Extrait choisi ->
Le drame iranien fut une bonne chose car, après des années de diabolisation, les Iraniens sont apparus en leur qualité d’êtres humains aux yeux du public occidental. Même McCain a pleuré la jeune fille iranienne tuée, alors qu’hier seulement il l’aurait jovialement « bombardée, bombardée, bombardée », elle et des millions de ses sœurs, jusqu’à les faire totalement disparaître. Glenn Greenwald a relevé « cette nouvelle sollicitude du quarteron des « Faut bombarder l’Iran ! » envers Le Peuple Iranien » : « Imaginez combien des personnes qui sont en train de manifester, ces jours-ci, seraient mortes, si l’un quelconque de ces partisans du bombardement à outrance avait eu gain de cause ! Heureusement, un des principaux avantages des troubles en Iran, c’est le fait qu’ils ont le don d’humaniser le pire Ennemi, quel qu’il puisse bien être ». Cette humanisation risque fort de ne pas être contrée de sitôt et, par conséquent, les bombardements pourraient bien ne jamais avoir lieu, en dépit des plaidoiries en leur faveur de MM. Netanyahu & Lieberman…
Reste que l’on a senti le vent du boulet. Un jour ou deux après les élections, l’Iran semblait au bord du gouffre, prêt à entrer dans la folie totale, avec d’énormes foules incontrôlables et une garde révolutionnaire bien armée, face à face, avec une haine implacable entre les deux camps. Toutes les réalisations de l’Iran auraient pu être détruites dans le maelström des affrontements ; une puissance régionale chancelante aurait fort bien pu être renvoyée cinquante ans en arrière. Durant un instant, il fut impossible de prédire le script de l’avenir. Téhéran allait-elle suivre Kiev, la capitale de l’Ukraine, les autorités cédant à une pression inexorable des rebelles, organisant de nouvelles élections et installant au pouvoir un président pro-occidental, privatisant le pétrole et le gaz, donnant le pouvoir à des oligarques et à des transnationaux, adhérant à l’Otan ? Ou allait-elle suivre celui de Tiananmen, avec ses tanks écrasant des étudiants obstinés ?
Mais cela s’est bien terminé, en évitant les deux écueils extrêmes. De jeunes professions libérales, parfois qualifiées de manière peu élégante « la bande à Gucci », des communistes anticléricaux et des libéraux, beaucoup d’Iraniens ordinaires de la classe moyenne, ont saisi la chance de montrer qu’ils aspiraient à un régime moins austère. Ils veulent pouvoir prendre un verre en terrasse, porter des vêtements élégants, célébrer de somptueux mariages sans se faire houspiller. Certains d’entre eux veulent user de leurs privilèges et limiter le pouvoir de l’Etat et de la mosquée. Ils ne veulent pas être contrôlés à tout instant par les services de sécurité. Certains partisans de Moussavi soutiennent aussi le combat du peuple palestinien ; ce ne sont pas des agents de la CIA, mais des gens honnêtes et sincères. Beaucoup d’entre eux ont une activité artistique, notamment dans la riche littérature et le merveilleux iraniens. Les Iraniens de l’étranger ont très majoritairement soutenu Moussavi, et ce sont de braves gens, eux aussi.

Données brutes ->

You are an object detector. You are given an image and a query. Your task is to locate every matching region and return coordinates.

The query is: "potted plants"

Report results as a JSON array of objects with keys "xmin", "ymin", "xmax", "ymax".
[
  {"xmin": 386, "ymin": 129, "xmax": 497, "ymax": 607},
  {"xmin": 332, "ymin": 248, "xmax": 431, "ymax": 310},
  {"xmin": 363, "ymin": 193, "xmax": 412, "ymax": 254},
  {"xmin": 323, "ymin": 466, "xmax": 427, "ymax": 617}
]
* * *
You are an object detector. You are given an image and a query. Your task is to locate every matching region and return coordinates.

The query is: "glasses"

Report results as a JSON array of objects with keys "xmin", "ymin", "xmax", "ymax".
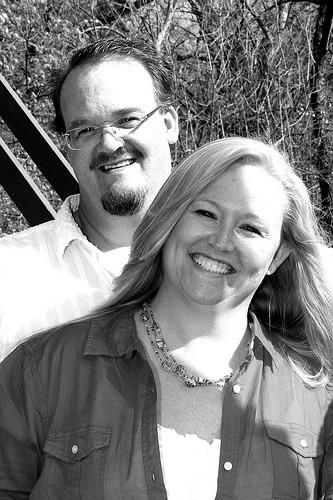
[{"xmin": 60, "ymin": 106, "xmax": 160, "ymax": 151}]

Énoncé de la tâche -> D'après l'extrait choisi, quel surnom peu élégant donne-t-on parfois aux jeunes professions libérales ?

Réponse attendue -> On les appelle parfois « la bande à Gucci ».